Source passage ::
Kelsey - It must be so difficult, doing your job at the moment and having constant reminders of how things are. Like I said yesterday, it's a really tough place to be, where you are now hun and knowing your Dad is in pain constantly will be heartbreaking for you. You are doing so well though my friend and all you can do is be there for him, which I know you are. You will get through this Kel, with help from your friends here. One step at a time is all you can do but you are not alone, we are right by your side and always here for you. Big (((((((((((((((hugs))))))))))))))).
You weren't talking out of turn about the dvd player and I know that my Dad would hate me leaving the house the way it is, he would want me to use his things and get pleasure out of them, he would want me to move on. It's really difficult to explain how I feel, only that it's hard having to admit that this is it and removing things from the house will make me do just that. Thanks for your kind words hun X
Michelle - how did you get on yesterday? X
How is everyone else? You've all gone quiet again X
Morning everyone,
This is going to be a short post as my system keeps crashing and its driving me mad, as have lost two messages so far!!!!
Helen - now fanny, you remember that when you come here you tell us exactly how you are feeling and do not shy away in fear that you will upset us. As you said to Sam, we have broad shoulders and we are with you in spirit - don't you just hate it when someone gives you back your own words!!! This is the reason why we are all here together. None of us have walked excatly in the others shoes, yet the common theme is the strength of spirit. So, you get your ass back and talk more.

Dataset records:
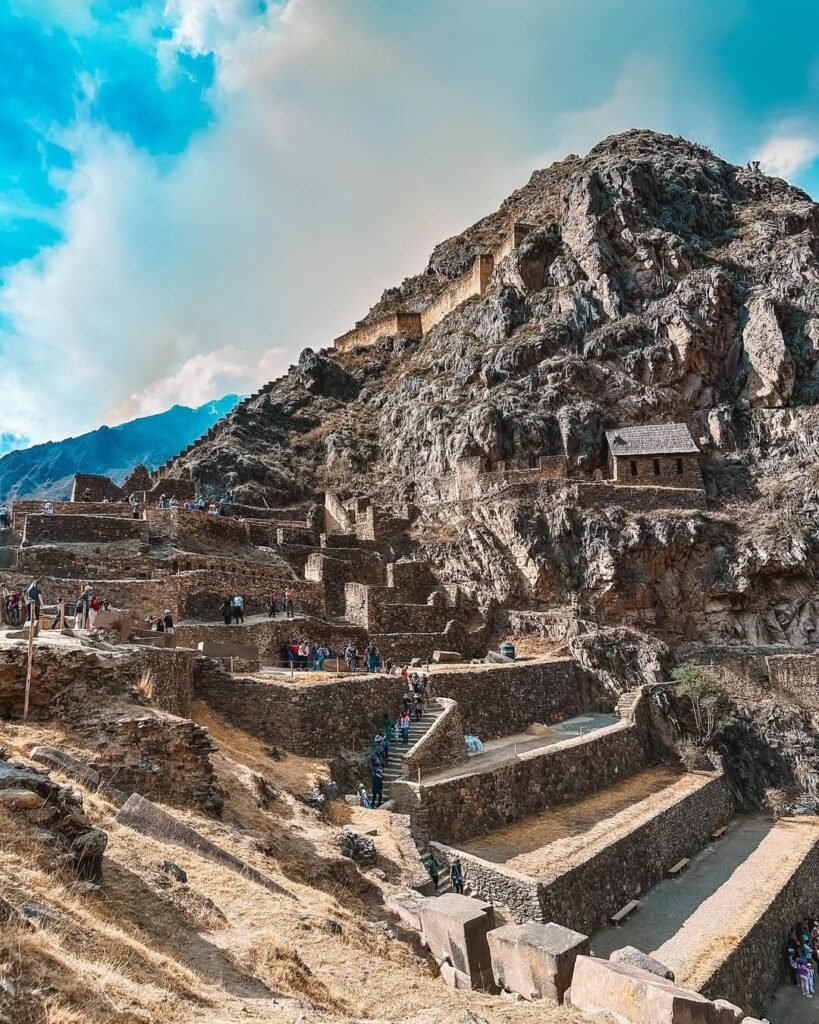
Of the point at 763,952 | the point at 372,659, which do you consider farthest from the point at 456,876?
the point at 372,659

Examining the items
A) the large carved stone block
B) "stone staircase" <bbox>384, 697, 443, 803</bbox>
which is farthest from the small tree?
the large carved stone block

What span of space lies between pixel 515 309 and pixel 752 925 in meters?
41.8

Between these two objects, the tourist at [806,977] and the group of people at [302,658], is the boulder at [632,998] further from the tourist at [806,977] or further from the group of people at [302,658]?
the group of people at [302,658]

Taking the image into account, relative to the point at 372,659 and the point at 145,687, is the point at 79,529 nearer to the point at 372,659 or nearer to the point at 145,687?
the point at 372,659

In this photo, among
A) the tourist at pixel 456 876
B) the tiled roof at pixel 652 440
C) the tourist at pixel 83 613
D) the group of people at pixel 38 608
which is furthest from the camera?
A: the tiled roof at pixel 652 440

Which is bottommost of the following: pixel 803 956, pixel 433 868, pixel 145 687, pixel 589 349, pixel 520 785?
pixel 803 956

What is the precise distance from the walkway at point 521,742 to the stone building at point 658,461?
49.1 feet

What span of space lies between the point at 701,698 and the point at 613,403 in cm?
2138

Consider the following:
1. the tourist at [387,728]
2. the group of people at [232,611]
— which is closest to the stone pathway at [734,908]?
the tourist at [387,728]

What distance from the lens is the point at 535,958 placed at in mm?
7582

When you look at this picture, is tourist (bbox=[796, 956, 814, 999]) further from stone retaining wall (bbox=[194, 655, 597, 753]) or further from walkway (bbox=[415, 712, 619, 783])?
stone retaining wall (bbox=[194, 655, 597, 753])

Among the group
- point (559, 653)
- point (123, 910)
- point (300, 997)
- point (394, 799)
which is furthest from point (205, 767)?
point (559, 653)

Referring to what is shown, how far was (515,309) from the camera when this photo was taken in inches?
1953

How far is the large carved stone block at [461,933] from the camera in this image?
7.91 meters
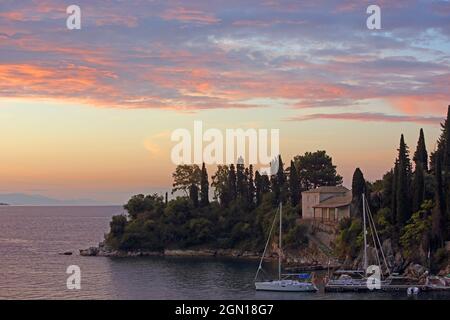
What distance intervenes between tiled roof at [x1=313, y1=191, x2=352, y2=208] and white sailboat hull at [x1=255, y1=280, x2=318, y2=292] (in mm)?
20322

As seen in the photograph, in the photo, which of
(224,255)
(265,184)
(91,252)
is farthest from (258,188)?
(91,252)

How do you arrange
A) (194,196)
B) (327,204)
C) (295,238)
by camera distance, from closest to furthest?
1. (295,238)
2. (327,204)
3. (194,196)

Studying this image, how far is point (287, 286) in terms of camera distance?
4616 cm

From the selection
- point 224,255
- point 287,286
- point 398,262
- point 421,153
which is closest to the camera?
point 287,286

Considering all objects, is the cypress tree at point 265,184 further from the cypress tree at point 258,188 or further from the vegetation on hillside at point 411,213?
the vegetation on hillside at point 411,213

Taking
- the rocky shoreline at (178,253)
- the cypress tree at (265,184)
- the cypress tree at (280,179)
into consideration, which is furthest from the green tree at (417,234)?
the cypress tree at (265,184)

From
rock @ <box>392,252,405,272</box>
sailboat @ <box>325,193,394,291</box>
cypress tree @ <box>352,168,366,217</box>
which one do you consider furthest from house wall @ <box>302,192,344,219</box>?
rock @ <box>392,252,405,272</box>

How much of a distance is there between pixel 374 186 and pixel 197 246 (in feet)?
74.8

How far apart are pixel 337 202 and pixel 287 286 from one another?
75.1 feet

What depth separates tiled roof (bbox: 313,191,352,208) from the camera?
65625mm

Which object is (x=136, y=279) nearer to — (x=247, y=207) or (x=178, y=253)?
(x=178, y=253)

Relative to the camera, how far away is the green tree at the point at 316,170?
270ft

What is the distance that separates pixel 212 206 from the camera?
81688mm
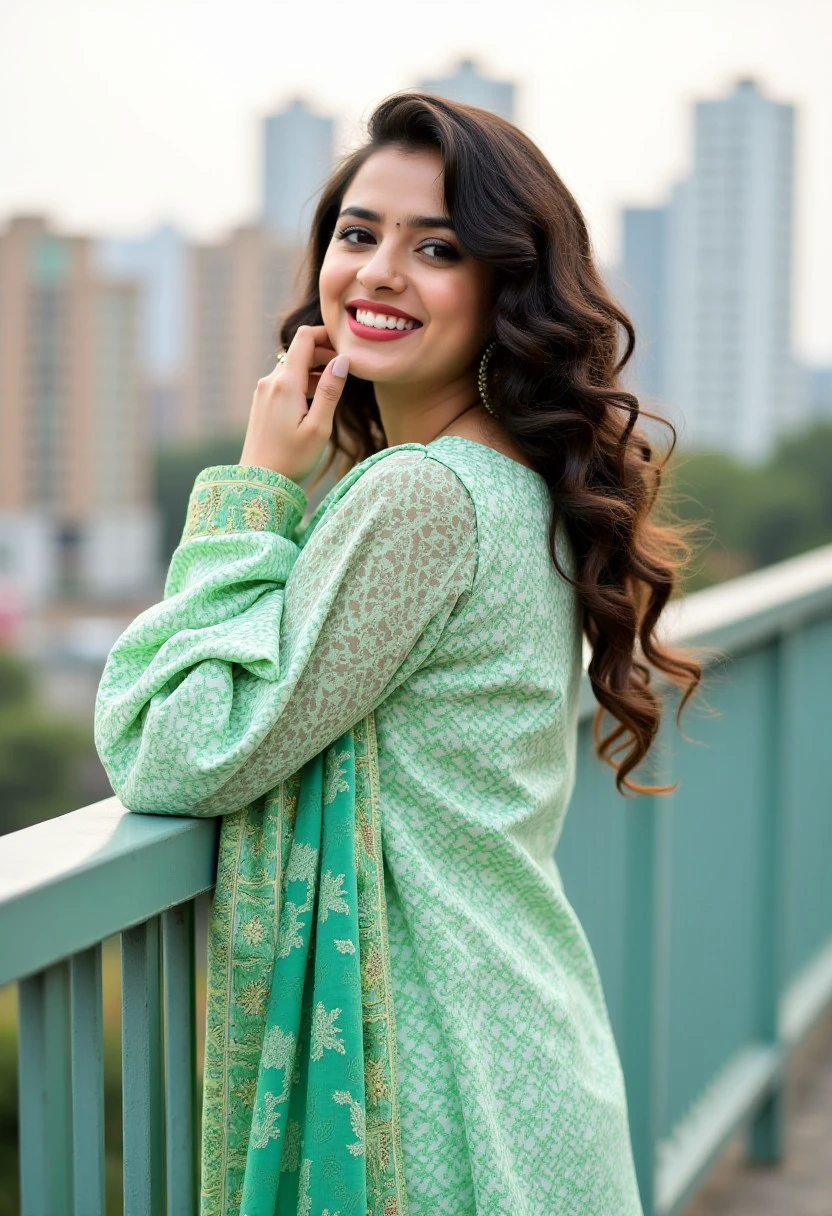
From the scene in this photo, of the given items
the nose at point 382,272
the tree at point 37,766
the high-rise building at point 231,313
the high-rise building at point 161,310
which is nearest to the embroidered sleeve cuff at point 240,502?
the nose at point 382,272

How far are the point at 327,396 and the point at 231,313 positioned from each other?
230 ft

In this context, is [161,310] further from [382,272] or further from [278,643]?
[278,643]

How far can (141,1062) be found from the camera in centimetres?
119

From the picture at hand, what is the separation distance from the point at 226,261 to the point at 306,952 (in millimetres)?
71577

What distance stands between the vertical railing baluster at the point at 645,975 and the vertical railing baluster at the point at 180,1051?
3.29 ft

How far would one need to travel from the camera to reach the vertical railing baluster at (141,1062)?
3.89 ft

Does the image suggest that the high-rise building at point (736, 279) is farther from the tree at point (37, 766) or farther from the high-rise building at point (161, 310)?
the tree at point (37, 766)

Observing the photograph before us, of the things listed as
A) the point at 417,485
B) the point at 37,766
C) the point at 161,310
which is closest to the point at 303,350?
the point at 417,485

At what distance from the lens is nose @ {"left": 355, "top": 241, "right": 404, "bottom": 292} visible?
1.45 m

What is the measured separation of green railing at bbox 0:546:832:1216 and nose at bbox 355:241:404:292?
0.56m

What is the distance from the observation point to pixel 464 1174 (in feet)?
4.28

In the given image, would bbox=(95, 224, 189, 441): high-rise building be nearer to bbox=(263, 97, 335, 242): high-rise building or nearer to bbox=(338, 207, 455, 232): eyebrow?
bbox=(263, 97, 335, 242): high-rise building

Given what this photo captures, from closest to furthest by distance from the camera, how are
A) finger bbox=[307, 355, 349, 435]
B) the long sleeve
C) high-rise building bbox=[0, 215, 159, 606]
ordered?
the long sleeve, finger bbox=[307, 355, 349, 435], high-rise building bbox=[0, 215, 159, 606]

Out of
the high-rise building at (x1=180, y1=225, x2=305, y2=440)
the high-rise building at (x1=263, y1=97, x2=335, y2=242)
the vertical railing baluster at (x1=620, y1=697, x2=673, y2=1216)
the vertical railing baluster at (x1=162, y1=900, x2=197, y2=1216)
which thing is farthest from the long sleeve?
the high-rise building at (x1=180, y1=225, x2=305, y2=440)
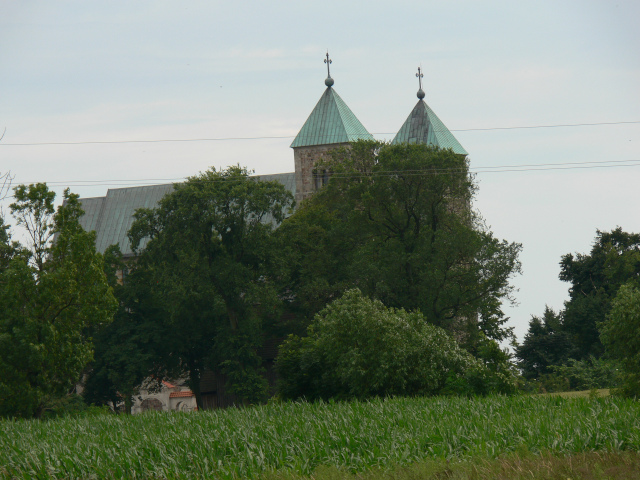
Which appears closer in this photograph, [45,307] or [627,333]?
[627,333]

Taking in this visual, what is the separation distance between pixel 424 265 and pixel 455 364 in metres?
9.78

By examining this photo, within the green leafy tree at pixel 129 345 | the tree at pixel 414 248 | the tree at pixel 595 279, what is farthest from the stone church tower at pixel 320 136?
the tree at pixel 595 279

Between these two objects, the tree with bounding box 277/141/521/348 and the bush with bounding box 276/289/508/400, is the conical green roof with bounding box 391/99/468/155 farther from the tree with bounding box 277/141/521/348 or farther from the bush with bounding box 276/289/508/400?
the bush with bounding box 276/289/508/400

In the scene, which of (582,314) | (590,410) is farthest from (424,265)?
(590,410)

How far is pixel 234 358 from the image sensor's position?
40750mm

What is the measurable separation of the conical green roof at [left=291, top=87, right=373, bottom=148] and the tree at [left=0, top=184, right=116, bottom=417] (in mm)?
→ 22420

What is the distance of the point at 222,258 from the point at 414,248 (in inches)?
345

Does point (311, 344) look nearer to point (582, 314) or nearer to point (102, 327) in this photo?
point (102, 327)

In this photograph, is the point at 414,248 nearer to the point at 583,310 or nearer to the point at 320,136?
the point at 583,310

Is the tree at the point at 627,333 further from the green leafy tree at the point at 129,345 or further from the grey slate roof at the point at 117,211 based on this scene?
the grey slate roof at the point at 117,211

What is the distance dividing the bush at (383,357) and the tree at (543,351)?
72.3 feet

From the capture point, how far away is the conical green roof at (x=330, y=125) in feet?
178

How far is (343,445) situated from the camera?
14820 millimetres

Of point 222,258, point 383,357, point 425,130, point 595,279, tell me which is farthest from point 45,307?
point 595,279
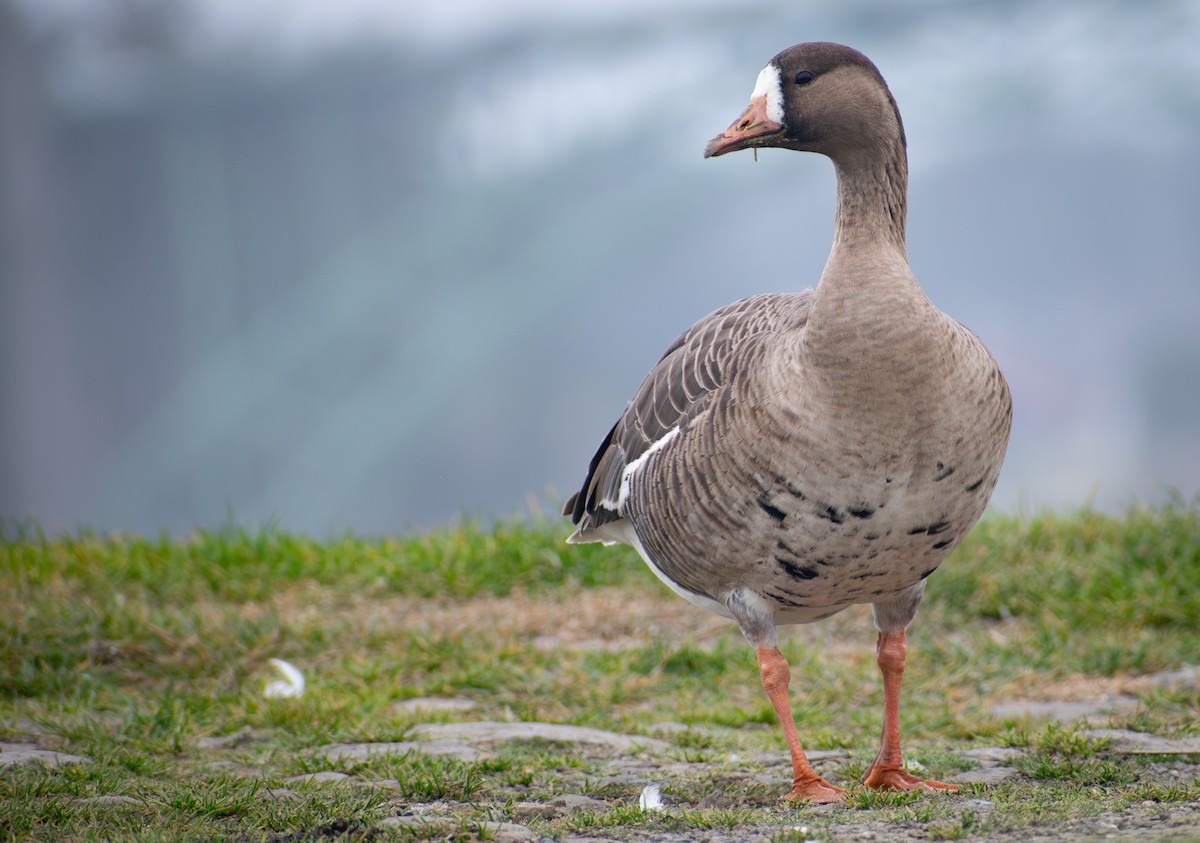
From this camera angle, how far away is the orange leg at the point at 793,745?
384cm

Problem statement :: Reproduce the support forum messages word for word, in full.

Exercise answer ::
Kelsey - It must be so difficult, doing your job at the moment and having constant reminders of how things are. Like I said yesterday, it's a really tough place to be, where you are now hun and knowing your Dad is in pain constantly will be heartbreaking for you. You are doing so well though my friend and all you can do is be there for him, which I know you are. You will get through this Kel, with help from your friends here. One step at a time is all you can do but you are not alone, we are right by your side and always here for you. Big (((((((((((((((hugs))))))))))))))).
You weren't talking out of turn about the dvd player and I know that my Dad would hate me leaving the house the way it is, he would want me to use his things and get pleasure out of them, he would want me to move on. It's really difficult to explain how I feel, only that it's hard having to admit that this is it and removing things from the house will make me do just that. Thanks for your kind words hun X
Michelle - how did you get on yesterday? X
How is everyone else? You've all gone quiet again X
Morning everyone,
This is going to be a short post as my system keeps crashing and its driving me mad, as have lost two messages so far!!!!
Helen - now fanny, you remember that when you come here you tell us exactly how you are feeling and do not shy away in fear that you will upset us. As you said to Sam, we have broad shoulders and we are with you in spirit - don't you just hate it when someone gives you back your own words!!! This is the reason why we are all here together. None of us have walked excatly in the others shoes, yet the common theme is the strength of spirit. So, you get your ass back and talk more.